__ABOUT THIS EXERCISE__:
Give back exactly the lines of the material below, starting with the line with "California, site 111, 2023-03-18T12:27:52+00:00, 2-frame" and going on through the line with "[researcher-annotated camera trap]".

================================

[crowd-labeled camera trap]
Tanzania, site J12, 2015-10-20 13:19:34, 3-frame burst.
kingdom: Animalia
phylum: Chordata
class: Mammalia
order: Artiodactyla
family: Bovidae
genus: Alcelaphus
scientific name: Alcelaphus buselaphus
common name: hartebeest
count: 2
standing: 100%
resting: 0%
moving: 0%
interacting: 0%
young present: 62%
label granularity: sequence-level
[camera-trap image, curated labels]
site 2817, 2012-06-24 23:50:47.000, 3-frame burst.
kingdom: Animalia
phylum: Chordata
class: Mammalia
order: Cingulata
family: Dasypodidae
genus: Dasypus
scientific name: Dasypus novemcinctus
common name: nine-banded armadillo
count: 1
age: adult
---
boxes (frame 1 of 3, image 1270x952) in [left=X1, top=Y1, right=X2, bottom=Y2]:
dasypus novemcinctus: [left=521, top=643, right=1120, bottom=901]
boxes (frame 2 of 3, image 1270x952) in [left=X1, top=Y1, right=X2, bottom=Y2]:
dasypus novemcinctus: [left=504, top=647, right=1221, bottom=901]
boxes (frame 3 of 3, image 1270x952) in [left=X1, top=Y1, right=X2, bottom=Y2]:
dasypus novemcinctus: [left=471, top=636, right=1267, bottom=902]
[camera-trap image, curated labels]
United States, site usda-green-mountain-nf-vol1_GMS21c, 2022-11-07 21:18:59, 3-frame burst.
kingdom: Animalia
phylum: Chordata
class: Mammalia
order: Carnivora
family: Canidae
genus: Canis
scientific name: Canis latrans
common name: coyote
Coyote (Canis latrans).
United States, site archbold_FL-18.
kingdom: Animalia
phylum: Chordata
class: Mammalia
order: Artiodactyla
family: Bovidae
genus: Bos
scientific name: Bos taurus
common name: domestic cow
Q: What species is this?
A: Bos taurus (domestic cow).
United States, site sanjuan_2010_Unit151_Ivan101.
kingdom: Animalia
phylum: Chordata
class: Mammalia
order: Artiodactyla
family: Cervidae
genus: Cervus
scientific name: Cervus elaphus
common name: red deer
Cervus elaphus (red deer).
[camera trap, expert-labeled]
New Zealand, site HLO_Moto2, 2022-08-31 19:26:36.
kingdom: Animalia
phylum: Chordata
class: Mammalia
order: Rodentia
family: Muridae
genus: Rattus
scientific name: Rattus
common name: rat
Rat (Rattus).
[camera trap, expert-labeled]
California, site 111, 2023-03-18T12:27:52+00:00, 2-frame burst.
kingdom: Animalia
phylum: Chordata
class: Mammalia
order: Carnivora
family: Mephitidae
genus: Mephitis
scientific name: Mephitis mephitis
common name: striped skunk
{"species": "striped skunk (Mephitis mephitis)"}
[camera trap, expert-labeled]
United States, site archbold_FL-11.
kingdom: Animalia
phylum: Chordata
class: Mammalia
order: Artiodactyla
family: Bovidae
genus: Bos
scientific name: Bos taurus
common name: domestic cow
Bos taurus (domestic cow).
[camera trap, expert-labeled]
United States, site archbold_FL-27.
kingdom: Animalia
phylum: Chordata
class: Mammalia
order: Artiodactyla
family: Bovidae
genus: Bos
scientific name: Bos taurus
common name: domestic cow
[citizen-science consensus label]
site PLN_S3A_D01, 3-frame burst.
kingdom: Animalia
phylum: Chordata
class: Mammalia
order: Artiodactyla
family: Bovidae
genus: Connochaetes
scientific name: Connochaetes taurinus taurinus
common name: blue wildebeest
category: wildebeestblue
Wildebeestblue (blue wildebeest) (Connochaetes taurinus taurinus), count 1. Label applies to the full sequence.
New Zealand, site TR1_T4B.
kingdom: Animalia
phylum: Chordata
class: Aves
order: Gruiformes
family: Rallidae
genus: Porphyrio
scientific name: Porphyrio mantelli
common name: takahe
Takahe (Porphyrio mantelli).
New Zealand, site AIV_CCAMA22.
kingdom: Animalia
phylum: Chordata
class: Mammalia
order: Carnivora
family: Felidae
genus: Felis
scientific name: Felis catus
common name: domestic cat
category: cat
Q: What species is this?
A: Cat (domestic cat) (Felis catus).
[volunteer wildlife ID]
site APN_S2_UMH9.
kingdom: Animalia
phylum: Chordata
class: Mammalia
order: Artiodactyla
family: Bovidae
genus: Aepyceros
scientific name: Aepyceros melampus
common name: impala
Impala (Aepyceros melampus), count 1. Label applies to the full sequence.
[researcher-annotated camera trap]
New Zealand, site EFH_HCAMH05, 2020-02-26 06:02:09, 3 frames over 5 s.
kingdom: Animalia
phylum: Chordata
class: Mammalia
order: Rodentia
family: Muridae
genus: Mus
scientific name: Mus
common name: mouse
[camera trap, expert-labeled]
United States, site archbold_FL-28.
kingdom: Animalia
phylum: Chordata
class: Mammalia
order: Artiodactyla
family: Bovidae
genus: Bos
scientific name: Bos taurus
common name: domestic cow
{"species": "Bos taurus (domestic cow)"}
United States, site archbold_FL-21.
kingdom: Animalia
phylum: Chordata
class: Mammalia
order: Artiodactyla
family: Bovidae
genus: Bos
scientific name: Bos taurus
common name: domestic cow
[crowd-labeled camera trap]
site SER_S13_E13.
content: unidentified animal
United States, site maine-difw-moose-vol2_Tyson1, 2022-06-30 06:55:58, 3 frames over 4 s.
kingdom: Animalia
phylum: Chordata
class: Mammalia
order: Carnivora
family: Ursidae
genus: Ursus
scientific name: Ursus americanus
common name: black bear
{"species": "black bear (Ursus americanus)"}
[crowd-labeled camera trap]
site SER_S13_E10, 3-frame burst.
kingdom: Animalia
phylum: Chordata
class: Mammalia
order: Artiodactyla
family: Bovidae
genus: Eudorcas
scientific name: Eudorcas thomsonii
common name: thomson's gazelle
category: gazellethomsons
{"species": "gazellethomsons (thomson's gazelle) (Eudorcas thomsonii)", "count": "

================================

__ANSWER SPACE__:
California, site 111, 2023-03-18T12:27:52+00:00, 2-frame burst.
kingdom: Animalia
phylum: Chordata
class: Mammalia
order: Carnivora
family: Mephitidae
genus: Mephitis
scientific name: Mephitis mephitis
common name: striped skunk
{"species": "striped skunk (Mephitis mephitis)"}
[camera trap, expert-labeled]
United States, site archbold_FL-11.
kingdom: Animalia
phylum: Chordata
class: Mammalia
order: Artiodactyla
family: Bovidae
genus: Bos
scientific name: Bos taurus
common name: domestic cow
Bos taurus (domestic cow).
[camera trap, expert-labeled]
United States, site archbold_FL-27.
kingdom: Animalia
phylum: Chordata
class: Mammalia
order: Artiodactyla
family: Bovidae
genus: Bos
scientific name: Bos taurus
common name: domestic cow
[citizen-science consensus label]
site PLN_S3A_D01, 3-frame burst.
kingdom: Animalia
phylum: Chordata
class: Mammalia
order: Artiodactyla
family: Bovidae
genus: Connochaetes
scientific name: Connochaetes taurinus taurinus
common name: blue wildebeest
category: wildebeestblue
Wildebeestblue (blue wildebeest) (Connochaetes taurinus taurinus), count 1. Label applies to the full sequence.
New Zealand, site TR1_T4B.
kingdom: Animalia
phylum: Chordata
class: Aves
order: Gruiformes
family: Rallidae
genus: Porphyrio
scientific name: Porphyrio mantelli
common name: takahe
Takahe (Porphyrio mantelli).
New Zealand, site AIV_CCAMA22.
kingdom: Animalia
phylum: Chordata
class: Mammalia
order: Carnivora
family: Felidae
genus: Felis
scientific name: Felis catus
common name: domestic cat
category: cat
Q: What species is this?
A: Cat (domestic cat) (Felis catus).
[volunteer wildlife ID]
site APN_S2_UMH9.
kingdom: Animalia
phylum: Chordata
class: Mammalia
order: Artiodactyla
family: Bovidae
genus: Aepyceros
scientific name: Aepyceros melampus
common name: impala
Impala (Aepyceros melampus), count 1. Label applies to the full sequence.
[researcher-annotated camera trap]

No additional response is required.